++++ Document ++++

From: Vivek Goyal <vgoyal@redhat.com>
To: Amir Goldstein <amir73il@gmail.com>
Cc: Miklos Szeredi <miklos@szeredi.hu>,
linux-fsdevel <linux-fsdevel@vger.kernel.org>,
Hanna Reitz <hreitz@redhat.com>
Subject: Re: Persistent FUSE file handles (Was: virtiofs uuid and file handles)
Date: Mon, 12 Sep 2022 15:56:47 -0400 [thread overview]
Message-ID: <Yx+O/0gVFso5YNxG@redhat.com> (raw)

++++

__Goal of the exercise__
Write out the email header word for word, everything from "From: Vivek Goyal" down to "and file handles)".

++++ Raw data ++++

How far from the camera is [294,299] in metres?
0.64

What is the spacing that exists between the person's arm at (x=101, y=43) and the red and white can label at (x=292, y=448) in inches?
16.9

++++

__Exercise answer__
From: Vivek Goyal <vgoyal@redhat.com>
To: Amir Goldstein <amir73il@gmail.com>
Cc: Miklos Szeredi <miklos@szeredi.hu>,
linux-fsdevel <linux-fsdevel@vger.kernel.org>,
Hanna Reitz <hreitz@redhat.com>
Subject: Re: Persistent FUSE file handles (Was: virtiofs uuid and file handles)